DOCUMENT EXCERPT:

--- Begin ---

The 88-year-old's latest, a wackily sublime film called Wild Grass, starts in the mode of his light, theatrical efforts, but then turns much stranger. The irony is that the movie has tremendous fun becoming increasingly difficult.

The story is well-populated with bit players, including a little girl who ends the film with a whimsical, seemingly random question. But there are only two central characters: married Parisian suburbanite Georges (Andre Dussollier) and Marguerite (Sabine Azema), the woman whose recently stolen wallet he finds.

Marguerite is a dentist and Spitfire-flying aviatrix whose long jacket and shock of red hair suggest Saint-Exupery's Little Prince -- one of many cultural allusions in a film that's too dense with asides to be fully grasped in one viewing.

Georges turns in the wallet to a cop, Bernard (Mathieu Amalric), at a sleepy suburban police station. The episode should end there, but Georges becomes fixated on Marguerite, a woman with whom he has but that one tiny connection. In his awkward, befuddled way, Georges becomes a stalker.

--- End ---

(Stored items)
--- Begin ---

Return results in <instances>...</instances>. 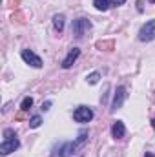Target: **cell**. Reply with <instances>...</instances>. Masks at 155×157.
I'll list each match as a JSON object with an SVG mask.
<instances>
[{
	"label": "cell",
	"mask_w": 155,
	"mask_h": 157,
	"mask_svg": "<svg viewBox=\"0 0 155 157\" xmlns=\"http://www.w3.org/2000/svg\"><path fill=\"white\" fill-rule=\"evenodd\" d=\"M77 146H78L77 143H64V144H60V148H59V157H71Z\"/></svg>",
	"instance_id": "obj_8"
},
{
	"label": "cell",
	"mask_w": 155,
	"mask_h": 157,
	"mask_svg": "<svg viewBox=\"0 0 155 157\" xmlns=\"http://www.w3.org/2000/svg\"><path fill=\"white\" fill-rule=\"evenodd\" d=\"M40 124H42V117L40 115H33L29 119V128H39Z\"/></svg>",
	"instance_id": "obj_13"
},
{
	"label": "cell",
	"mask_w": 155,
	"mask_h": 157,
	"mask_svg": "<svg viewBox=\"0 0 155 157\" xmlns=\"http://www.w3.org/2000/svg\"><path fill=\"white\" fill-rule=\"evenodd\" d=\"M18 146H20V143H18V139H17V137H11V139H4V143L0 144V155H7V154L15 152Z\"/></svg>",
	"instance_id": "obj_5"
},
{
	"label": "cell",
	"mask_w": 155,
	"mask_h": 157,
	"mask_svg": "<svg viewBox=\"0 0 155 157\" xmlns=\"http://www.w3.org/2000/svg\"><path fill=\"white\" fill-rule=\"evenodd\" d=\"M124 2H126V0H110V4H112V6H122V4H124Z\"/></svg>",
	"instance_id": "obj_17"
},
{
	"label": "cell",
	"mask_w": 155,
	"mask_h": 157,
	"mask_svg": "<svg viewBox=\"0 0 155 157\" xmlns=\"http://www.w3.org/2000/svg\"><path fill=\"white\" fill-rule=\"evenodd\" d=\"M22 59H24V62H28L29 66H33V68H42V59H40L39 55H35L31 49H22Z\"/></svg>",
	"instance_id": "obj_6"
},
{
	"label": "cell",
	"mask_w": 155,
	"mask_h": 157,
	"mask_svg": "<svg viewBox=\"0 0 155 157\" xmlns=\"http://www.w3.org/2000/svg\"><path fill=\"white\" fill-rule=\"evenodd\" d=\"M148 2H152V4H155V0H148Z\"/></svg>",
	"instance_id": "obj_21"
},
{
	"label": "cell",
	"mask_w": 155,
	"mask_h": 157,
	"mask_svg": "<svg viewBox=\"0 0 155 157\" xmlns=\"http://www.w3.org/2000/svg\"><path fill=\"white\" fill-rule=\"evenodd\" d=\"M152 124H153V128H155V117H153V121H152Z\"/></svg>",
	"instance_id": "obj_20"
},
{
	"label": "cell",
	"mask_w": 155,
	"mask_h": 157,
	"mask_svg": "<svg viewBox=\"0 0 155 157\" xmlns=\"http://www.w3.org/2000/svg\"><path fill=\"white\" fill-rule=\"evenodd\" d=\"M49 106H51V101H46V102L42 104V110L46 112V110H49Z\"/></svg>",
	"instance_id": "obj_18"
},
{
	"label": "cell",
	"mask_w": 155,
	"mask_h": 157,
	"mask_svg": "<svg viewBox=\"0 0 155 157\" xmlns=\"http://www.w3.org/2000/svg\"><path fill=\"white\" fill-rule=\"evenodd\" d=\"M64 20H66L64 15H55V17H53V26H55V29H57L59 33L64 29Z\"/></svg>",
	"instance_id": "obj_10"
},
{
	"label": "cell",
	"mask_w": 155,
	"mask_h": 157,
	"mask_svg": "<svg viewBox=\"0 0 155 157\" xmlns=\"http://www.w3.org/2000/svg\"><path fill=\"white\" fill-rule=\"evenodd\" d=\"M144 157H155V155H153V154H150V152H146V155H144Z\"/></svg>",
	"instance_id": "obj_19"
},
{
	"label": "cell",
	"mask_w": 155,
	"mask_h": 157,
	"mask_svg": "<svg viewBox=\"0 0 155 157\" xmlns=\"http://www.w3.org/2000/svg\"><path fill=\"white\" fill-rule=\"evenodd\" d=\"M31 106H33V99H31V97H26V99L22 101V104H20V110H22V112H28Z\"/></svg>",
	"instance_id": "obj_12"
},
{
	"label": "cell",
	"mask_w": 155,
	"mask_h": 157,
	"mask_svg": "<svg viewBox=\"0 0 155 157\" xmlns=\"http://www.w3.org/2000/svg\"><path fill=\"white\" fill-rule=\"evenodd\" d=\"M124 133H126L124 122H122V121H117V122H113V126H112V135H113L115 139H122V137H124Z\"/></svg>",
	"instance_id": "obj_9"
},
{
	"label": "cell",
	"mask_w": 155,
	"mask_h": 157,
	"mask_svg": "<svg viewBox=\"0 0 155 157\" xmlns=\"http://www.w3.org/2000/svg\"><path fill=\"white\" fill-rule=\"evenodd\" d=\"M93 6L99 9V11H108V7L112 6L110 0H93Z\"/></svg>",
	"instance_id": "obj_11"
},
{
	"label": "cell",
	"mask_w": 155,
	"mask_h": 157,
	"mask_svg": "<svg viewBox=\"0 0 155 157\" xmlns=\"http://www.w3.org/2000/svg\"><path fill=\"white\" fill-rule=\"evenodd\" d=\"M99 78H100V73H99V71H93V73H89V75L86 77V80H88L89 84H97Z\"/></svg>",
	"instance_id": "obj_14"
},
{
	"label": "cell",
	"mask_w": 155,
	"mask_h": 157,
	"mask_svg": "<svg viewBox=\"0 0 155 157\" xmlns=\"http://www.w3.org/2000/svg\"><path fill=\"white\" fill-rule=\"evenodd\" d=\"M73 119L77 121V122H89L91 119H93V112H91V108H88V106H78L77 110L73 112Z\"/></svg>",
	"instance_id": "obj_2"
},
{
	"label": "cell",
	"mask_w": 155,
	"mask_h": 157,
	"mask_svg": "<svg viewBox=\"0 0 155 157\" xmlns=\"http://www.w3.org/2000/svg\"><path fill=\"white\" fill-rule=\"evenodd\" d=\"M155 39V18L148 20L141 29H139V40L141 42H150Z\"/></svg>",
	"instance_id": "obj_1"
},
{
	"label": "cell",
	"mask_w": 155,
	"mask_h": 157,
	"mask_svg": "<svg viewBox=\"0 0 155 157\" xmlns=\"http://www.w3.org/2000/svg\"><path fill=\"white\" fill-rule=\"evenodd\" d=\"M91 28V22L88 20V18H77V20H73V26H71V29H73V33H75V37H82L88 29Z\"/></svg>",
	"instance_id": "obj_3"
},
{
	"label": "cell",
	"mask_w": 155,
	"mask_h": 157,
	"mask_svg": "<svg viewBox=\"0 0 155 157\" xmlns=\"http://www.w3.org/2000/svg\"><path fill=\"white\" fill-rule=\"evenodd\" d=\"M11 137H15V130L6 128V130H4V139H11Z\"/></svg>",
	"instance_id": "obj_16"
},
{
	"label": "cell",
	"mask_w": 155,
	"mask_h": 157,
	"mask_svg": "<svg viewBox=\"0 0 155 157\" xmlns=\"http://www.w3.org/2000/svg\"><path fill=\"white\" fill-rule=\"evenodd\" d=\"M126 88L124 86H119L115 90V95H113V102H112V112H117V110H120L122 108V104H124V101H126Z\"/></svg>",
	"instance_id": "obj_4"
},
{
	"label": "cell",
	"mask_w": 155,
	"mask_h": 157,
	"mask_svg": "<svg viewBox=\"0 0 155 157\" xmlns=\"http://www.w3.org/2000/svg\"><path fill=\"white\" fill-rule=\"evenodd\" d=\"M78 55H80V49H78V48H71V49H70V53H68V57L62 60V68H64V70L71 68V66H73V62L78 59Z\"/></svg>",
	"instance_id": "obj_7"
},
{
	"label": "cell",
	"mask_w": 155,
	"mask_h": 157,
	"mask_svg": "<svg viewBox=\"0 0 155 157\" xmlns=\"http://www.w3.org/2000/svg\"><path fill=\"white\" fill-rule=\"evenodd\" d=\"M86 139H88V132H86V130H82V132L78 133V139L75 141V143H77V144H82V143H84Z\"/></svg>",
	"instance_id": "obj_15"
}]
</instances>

--- End ---

WORK INSTRUCTIONS:
**A.** Reproduce the part of the Wild Grass review that starts with "The story is" and goes on through "wallet he finds.", word for word.
**B.** Pick up the film review of Wild Grass after its final sentence and keep writing it.

RESULTS:
**A.**
The story is well-populated with bit players, including a little girl who ends the film with a whimsical, seemingly random question. But there are only two central characters: married Parisian suburbanite Georges (Andre Dussollier) and Marguerite (Sabine Azema), the woman whose recently stolen wallet he finds.

**B.**
As Georges' behavior becomes less and less excusable, Marguerite grows frightened. She informs the police, and Bernard and his partner visit Georges. He agrees to stop bothering Marguerite. But then, after he does, Marguerite begins to miss him.

At one point, she calls Georges and gets his wife (Anne Consigny), who reports that her husband has gone to the movies. And so Marguerite and George meet at a repertory house showing The Bridges at Toko-Ri.

That movie is significant, since its ending parallels Wild Grass' ending. But even more crucial is the film itself. The camera lingers on a red-neon "cinema" sign, and the score (by X-Files composer Mark Snow) swells as if Georges and Marguerite had just reached the first clinch in a 1950s romantic drama. Like the possible lovers in Last Year in Marienbad, they may be ghosts of other movie characters, merely shadows cast by the projector's light.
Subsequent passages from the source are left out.